Quei keynesiani di S&P

Per chi volesse prendersi la briga di leggere le motivazioni dei downgrade di S&P di ieri in Eurozona, quello che ha stampato un sonoro ceffone non sulla faccia di Mario Monti ma su quella di Angela Merkel, consigliamo soprattutto un passaggio.

Questo:

«Riteniamo anche che quell’accordo sia basato solo su un riconoscimento parziale della fonte della crisi: che l’attuale turbolenza finanziaria derivi principalmente dalla dissipatezza fiscale alla periferia dell’Eurozona. Nella nostra opinione, tuttavia, i problemi finanziari dell’Eurozona sono nella stessa misura una conseguenza dei crescenti squilibri esterni e delle divergenze di competitività tra il centro dell’Unione monetaria europea e la cosiddetta “periferia”. Riteniamo, quindi, che un processo di riforma basato su un pilastro di sola austerità fiscale rischi di diventare autolesionistico, perché la domanda domestica cala in linea con i crescenti timori dei consumatori riguardo la sicurezza dell’occupazione ed i redditi disponibili, erodendo il gettito fiscale nazionale»

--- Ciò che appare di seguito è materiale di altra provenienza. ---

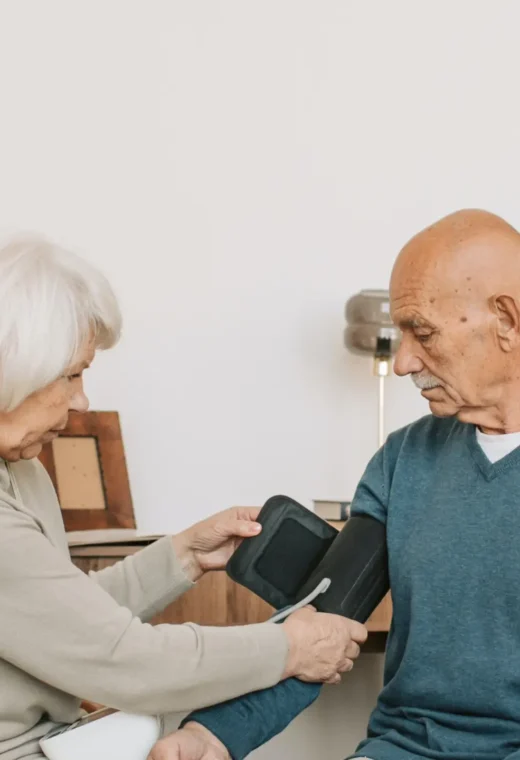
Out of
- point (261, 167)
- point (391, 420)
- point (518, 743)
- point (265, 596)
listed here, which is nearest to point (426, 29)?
point (261, 167)

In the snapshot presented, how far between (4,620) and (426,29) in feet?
6.19

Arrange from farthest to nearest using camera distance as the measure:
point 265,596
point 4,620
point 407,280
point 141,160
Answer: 1. point 141,160
2. point 265,596
3. point 407,280
4. point 4,620

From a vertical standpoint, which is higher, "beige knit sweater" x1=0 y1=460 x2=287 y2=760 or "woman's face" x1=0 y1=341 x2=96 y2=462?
"woman's face" x1=0 y1=341 x2=96 y2=462

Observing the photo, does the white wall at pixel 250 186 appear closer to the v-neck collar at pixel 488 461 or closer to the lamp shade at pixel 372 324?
the lamp shade at pixel 372 324

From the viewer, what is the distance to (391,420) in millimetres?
2664

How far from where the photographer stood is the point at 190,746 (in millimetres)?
1398

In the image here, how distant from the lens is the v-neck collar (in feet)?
4.95

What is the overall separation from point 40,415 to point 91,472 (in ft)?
3.02

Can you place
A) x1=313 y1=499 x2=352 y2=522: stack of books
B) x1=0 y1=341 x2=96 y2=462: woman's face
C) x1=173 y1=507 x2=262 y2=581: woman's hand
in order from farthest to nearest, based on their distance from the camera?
x1=313 y1=499 x2=352 y2=522: stack of books, x1=173 y1=507 x2=262 y2=581: woman's hand, x1=0 y1=341 x2=96 y2=462: woman's face

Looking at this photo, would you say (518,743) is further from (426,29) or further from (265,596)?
(426,29)

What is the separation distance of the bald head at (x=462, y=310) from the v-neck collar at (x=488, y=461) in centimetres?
6

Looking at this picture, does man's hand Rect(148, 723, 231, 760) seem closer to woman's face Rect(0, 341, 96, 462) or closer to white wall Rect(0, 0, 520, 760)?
A: woman's face Rect(0, 341, 96, 462)

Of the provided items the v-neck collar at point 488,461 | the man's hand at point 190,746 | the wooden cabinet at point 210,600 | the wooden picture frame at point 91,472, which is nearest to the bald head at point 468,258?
the v-neck collar at point 488,461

Nessun ipse dixit, per carità. Quelli di S&P di sciocchezze ne dicono, scrivono e commettono tante. Ma è notevole constatare come gli orridi keynesiani del compagno Brancaccio siano ormai arrivati ad espugnare anche la centrale del complotto pippoplutoepaperino. Noi, come sapete, eravamo già stati assimilati. E scomunicati. Che dire, dunque? Che speriamo di avere non solo e non tanto un fiscal compact, quanto un competitiveness compact. E, in caso, andare tutti ad esportare su Marte.